Comment 4 Justin Haygood 2007-11-08 19:47:09 PST
Created attachment 17138 [details]
implements Qt 4 Unicode path in c_utility.cpp
Comment 5 Alexey Proskuryakov 2007-11-08 23:17:14 PST
Comment on attachment 17138 [details]
implements Qt 4 Unicode path in c_utility.cpp

+    *UTF16Length = wcslen(utf16);

This won't work correctly if there are null characters in the string, and won't even compile on platforms with a different definition of wchar_t (such as Mac OS X).

I think it would be best to take code from <http://www.unicode.org/Public/PROGRAMS/CVTUTF/ConvertUTF.c>, possibly throwing away the ICU-based implementation.

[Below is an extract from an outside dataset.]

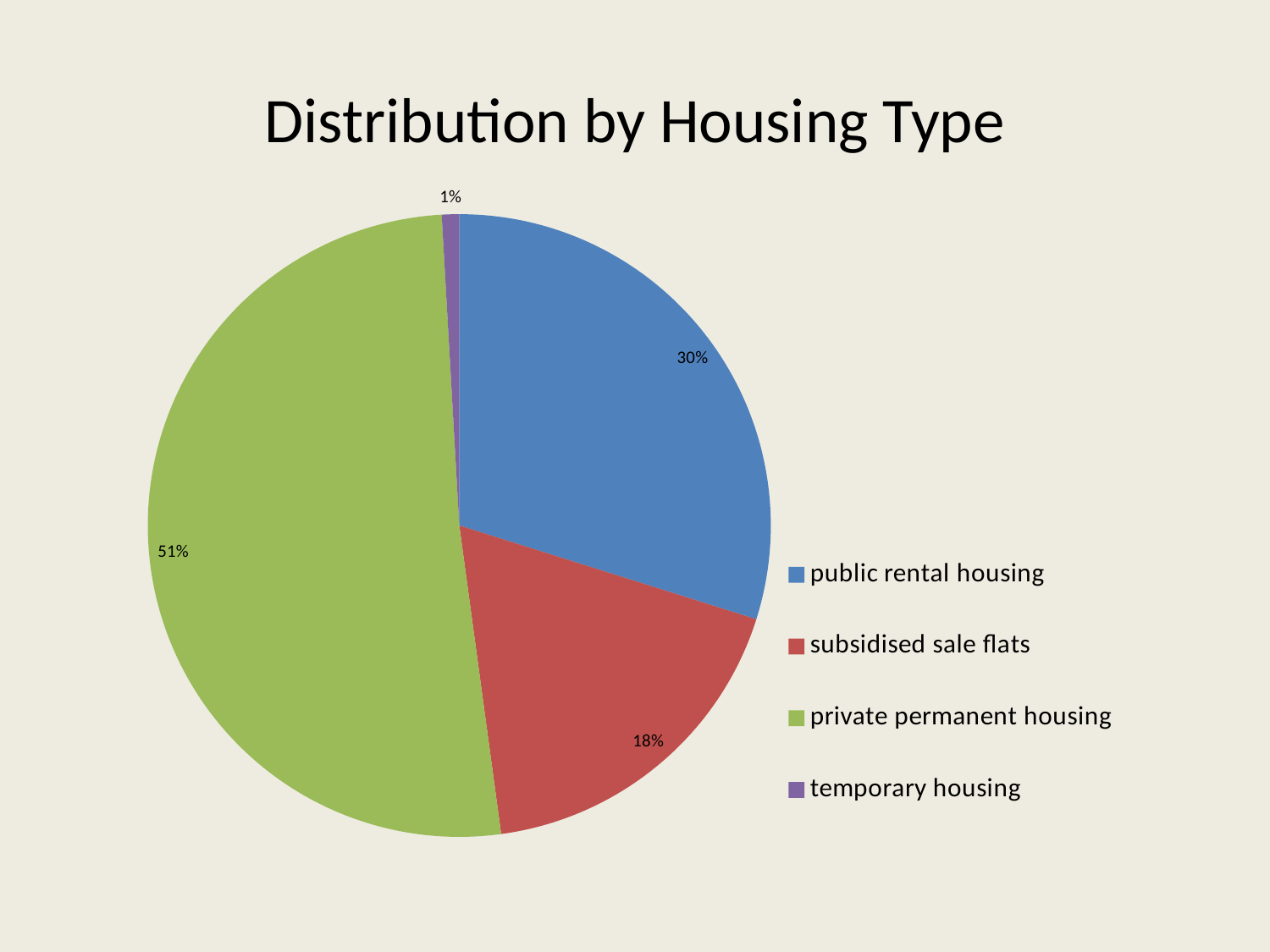
Which housing type has the smallest share of the pie? temporary housing What share of the pie is public rental housing? 30% What share of the pie is private permanent housing? 51% What colour is the slice for private permanent housing? green How many percentage points larger is the share of public rental housing than subsidised sale flats? 12 What share of the pie is temporary housing? 1% What is the title of the chart? Distribution by Housing Type Which is larger, the share of public rental housing or the share of subsidised sale flats? public rental housing How many categories does the legend list? 4 What type of chart is shown on the slide? pie chart Which housing type has the largest share of the pie? private permanent housing What share of the pie is subsidised sale flats? 18%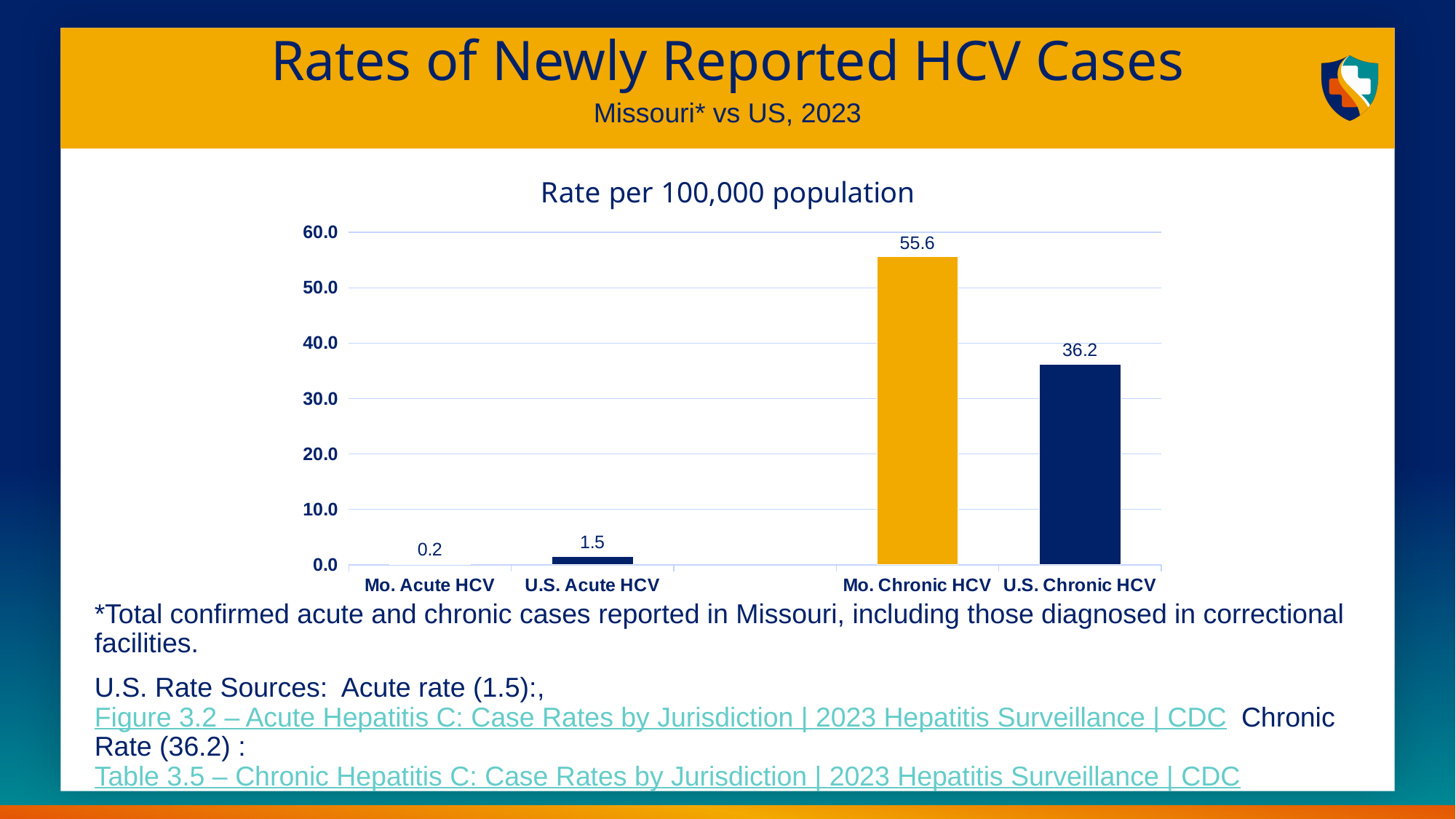
What is the rate for U.S. Acute HCV? 1.5 What kind of chart is shown on the slide? Bar chart What is the difference between the Mo. Chronic HCV rate and the U.S. Chronic HCV rate? 19.4 How many categories are shown on the chart? 4 What is the title of the chart? Rate per 100,000 population Which category has the lowest rate? Mo. Acute HCV What is the rate for Mo. Chronic HCV? 55.6 What is the rate for Mo. Acute HCV? 0.2 Is the value for U.S. Chronic HCV greater or less than 40.0? less Which is larger, the Mo. Acute HCV rate or the U.S. Acute HCV rate? U.S. Acute HCV What is the rate for U.S. Chronic HCV? 36.2 Which category has the highest rate? Mo. Chronic HCV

Also, see the Latin-1 fallback code path in ICU branch - I think we'd like to have it on all platforms.
Comment 6 Justin Haygood 2007-11-09 13:33:45 PST
Created attachment 17161 [details]
Changes implementation of convertutf8toutf16 to use unicode.org conversion function

Alright, changes implementation to use unicode.org sources. ap was iffy on adding the files in their entirety, but I don't see a problem with it.
Comment 7 Holger Freyther 2007-11-10 17:26:52 PST
Tossing my two cents. I care a lot for the binary size. So this adds 30k of code for something already available in the toolkit so please make it optional to use the built-in codec...
Comment 8 George Staikos 2007-11-10 17:42:20 PST
Comment on attachment 17161 [details]
Changes implementation of convertutf8toutf16 to use unicode.org conversion function

Agreed, this is adding a lot of code we just don't need in Qt afaik.
Comment 9 Alexey Proskuryakov 2007-11-11 02:21:25 PST
(In reply to comment #7)
> So this adds 30k of code for something already available in the toolkit so please make it optional
> to use the built-in codec...

Hmm, where do these 30K come from? We only use a single tiny function (I assume you do have dead code stripping enabled). I don't think such a trivial operation warrants having platform-specific branches.

I was actually considering making a custom UTF-8 decoder for WebCore, too - just as with Latin-1, it's bad for performance to initialize the whole codec registry just for those.
Comment 10 Alexey Proskuryakov 2007-11-11 11:15:40 PST
Darin suggests that it would be best to have UTF-8 decoding in one place, such as wtf/unicode. UString::UTF8String() can go there, too.
Comment 11 Alexey Proskuryakov 2007-11-12 05:15:53 PST
(In reply to comment #10)
> Darin suggests that it would be best to have UTF-8 decoding in one place, such
> as wtf/unicode. UString::UTF8String() can go there, too.

Doing that in bug 15953. Keeping this bug open for port authors to consider adding platform-specific branches.
Comment 12 Simon Hausmann 2010-03-23 02:17:40 PDT
Closing this bug since r30794 consolidates this into WebCore::String::fromUTF8, which uses the TextEncoding/TextEncoder infrastructure.